El subdirector se desgañitaba en vano, asegurando que Gil Robles no tenía nada que ver con todo aquello, que era un asunto exclusivamente del Partido Radical; la Torre de Babel ironizaba: «Así cuando el Jefe dice: Por los trescientos, se refiere a trescientos millones de pesetas…» Don Emilio Santos le dijo a Matías Alvear: «En esa ruleta esa gente ha perdido el cincuenta por ciento de las posibilidades de ganar».

Matías Alvear no creía que ello pudiera ser tan definitivo. En Telégrafos, muchos empleados, vencida la cólera inicial, habían comentado: «De todos modos, quien no se aprovecha, es tonto». Un cartero les dijo a los demás: «Yo ministro, no hubiera perdido la ocasión».

Sin embargo, ahí estaban los comentarios, preparando el advenimiento del segundo mazazo, evidentemente mucho más certero. Al oír la noticia por radio, Matías Alvear se quitó los auriculares y barbotó:

– Eso ya… pasa de castaño oscuro.

La noticia era de orden internacional, y se comentaba en todas partes; nadie podía imaginar hasta qué punto tendría repercusiones en una pequeña ciudad como Gerona. Repercutiría incluso en el fanatismo con que muchas mujeres continuarían comprando en tal carnicería y no en tal otra: el 4 de octubre, Mussolini había dado orden de invadir Abisinia, a pesar de las advertencias de la Sociedad de Naciones, organismo presidido por un español, liberal.

La noticia conmovió la ciudad.
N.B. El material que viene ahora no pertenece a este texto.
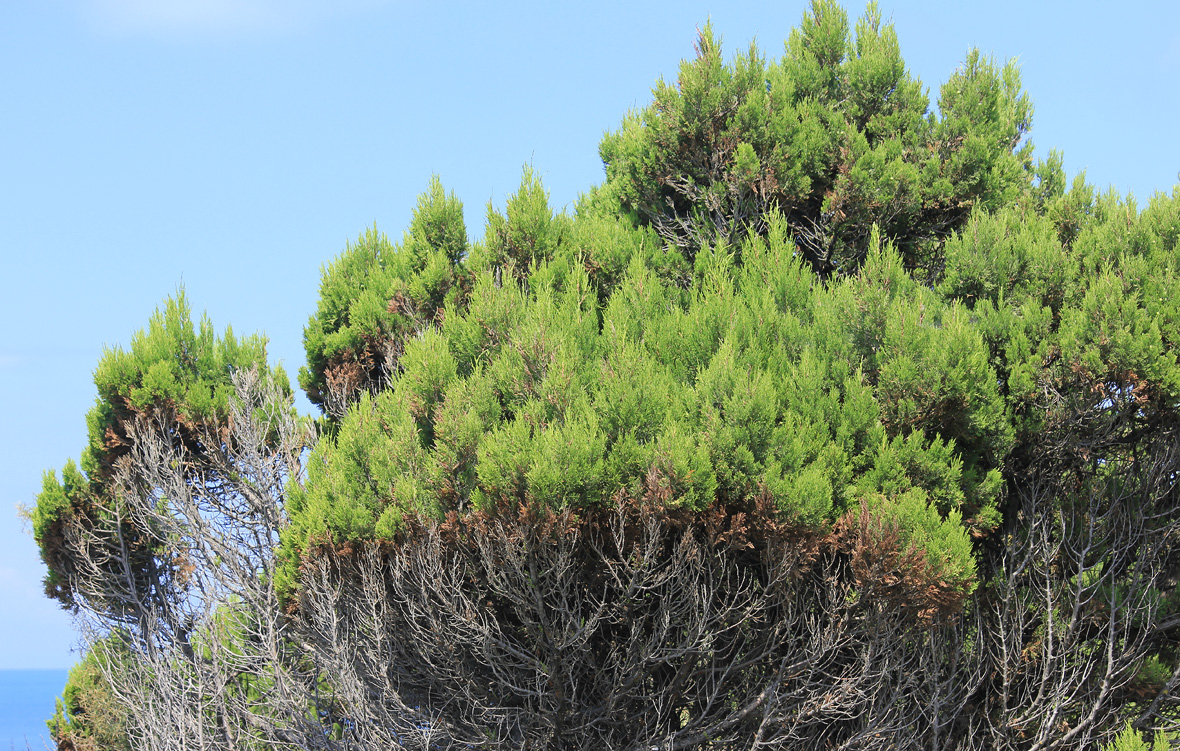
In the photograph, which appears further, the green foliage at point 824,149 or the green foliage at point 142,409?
the green foliage at point 142,409

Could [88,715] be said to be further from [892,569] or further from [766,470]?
[892,569]

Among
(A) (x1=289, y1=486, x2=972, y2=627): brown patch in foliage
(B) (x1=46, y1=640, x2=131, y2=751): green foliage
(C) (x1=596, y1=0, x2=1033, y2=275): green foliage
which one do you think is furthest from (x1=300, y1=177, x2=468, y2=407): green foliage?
(B) (x1=46, y1=640, x2=131, y2=751): green foliage

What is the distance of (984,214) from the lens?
9375 mm

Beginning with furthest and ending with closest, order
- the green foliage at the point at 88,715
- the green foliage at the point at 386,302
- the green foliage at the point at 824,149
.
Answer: the green foliage at the point at 88,715, the green foliage at the point at 386,302, the green foliage at the point at 824,149

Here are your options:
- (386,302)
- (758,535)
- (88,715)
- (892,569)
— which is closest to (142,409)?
(386,302)

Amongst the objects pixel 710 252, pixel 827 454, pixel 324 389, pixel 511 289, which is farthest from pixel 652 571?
pixel 324 389

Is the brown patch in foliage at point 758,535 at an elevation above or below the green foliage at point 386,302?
below

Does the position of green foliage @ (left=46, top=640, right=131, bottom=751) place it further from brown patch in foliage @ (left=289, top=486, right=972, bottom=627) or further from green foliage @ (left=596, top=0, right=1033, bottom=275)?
green foliage @ (left=596, top=0, right=1033, bottom=275)

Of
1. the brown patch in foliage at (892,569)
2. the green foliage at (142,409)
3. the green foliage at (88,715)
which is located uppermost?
the green foliage at (142,409)

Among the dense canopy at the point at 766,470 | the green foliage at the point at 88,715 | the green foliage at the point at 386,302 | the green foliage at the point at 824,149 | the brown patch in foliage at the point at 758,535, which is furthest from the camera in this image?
the green foliage at the point at 88,715

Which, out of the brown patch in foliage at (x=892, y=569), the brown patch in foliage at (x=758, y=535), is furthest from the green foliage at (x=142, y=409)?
the brown patch in foliage at (x=892, y=569)

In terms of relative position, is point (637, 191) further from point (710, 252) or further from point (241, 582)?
point (241, 582)

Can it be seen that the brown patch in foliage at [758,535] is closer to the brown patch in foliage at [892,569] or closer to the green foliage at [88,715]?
the brown patch in foliage at [892,569]

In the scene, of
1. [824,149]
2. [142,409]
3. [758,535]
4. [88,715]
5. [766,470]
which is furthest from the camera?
[88,715]
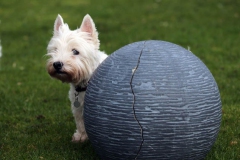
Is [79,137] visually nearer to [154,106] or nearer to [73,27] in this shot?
[154,106]

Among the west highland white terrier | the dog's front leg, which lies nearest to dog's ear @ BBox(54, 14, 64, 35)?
the west highland white terrier

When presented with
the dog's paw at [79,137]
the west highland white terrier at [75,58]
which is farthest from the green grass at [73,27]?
the west highland white terrier at [75,58]

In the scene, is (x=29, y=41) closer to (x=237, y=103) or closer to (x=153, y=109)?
(x=237, y=103)

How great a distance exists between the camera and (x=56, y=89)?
9930 millimetres

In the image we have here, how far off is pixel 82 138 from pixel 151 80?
2189 mm

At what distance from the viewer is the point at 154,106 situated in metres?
4.98

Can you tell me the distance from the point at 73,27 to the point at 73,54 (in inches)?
353

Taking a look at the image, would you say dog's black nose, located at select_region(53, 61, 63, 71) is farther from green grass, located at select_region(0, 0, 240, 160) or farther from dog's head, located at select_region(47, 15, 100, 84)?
green grass, located at select_region(0, 0, 240, 160)

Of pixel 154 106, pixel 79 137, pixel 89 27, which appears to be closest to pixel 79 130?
pixel 79 137

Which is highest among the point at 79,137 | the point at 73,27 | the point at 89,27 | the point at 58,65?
the point at 89,27

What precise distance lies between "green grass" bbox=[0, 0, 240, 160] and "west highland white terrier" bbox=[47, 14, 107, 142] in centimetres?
68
La gente agitaba El Demócrata por las calles, barbotando injurias.

– ¡Hay que hacer algo!

– ¡Esto no puede quedar así!

El primero en sacar buen fruto de aquel espontáneo movimiento popular fue Cosme Vila. Puso en el balcón la bandera a media asta y convocó Asamblea General. Primero explicó a los militantes la personalidad de Mussolini, «que alguien aquí quiere imitar». Luego describió la vida sencilla y pacífica de los etíopes, «a los que el Fascismo ha ido a cazar en su rincón, como en España Lerroux cazó a los mineros de Asturias cuando lo de octubre». Dijo que aquel atentado iniciaba la serie que Alemania e Italia iban a perpetrar, y que si el proletariado mundial no reaccionaba a tiempo, el pueblo quedaría aniquilado. Finalmente, aseguró que Rusia había sido la primera potencia en protestar contra la agresión a Abisinia.

Cuando, poco después del discurso, Víctor se disponía a llevar su texto íntegro a la imprenta en que se tiraba El Proletario , Teo detuvo su carro ante el local y el gigante subió jadeando la escalera: acababa de oír por radio, en el café Gran Vía, que el Padre Santo había bendecido los tanques que partían para África.

Cosme Vila no movió uno de sus músculos.

– De acuerdo -dijo-. Ahora vete.

Teo se puso la gorra, dijo «salud» y se fue. Entonces Cosme Vila volvió a llamar a Víctor, y éste dibujó las siluetas de Pío XI y Mussolini conduciendo un tanque y aplastando a un abisinio, el cual miraba al cielo horrorizado, en medio de un charco de sangre.

Casal fue menos espectacular. Prefirió los números, razonar su postura. En la clase de Economía explicó que la exaltación patriótica, llevaba al paroxismo como en Italia, ocasionaba aumento de natalidad y éste la necesidad de expansión, es decir, la guerra.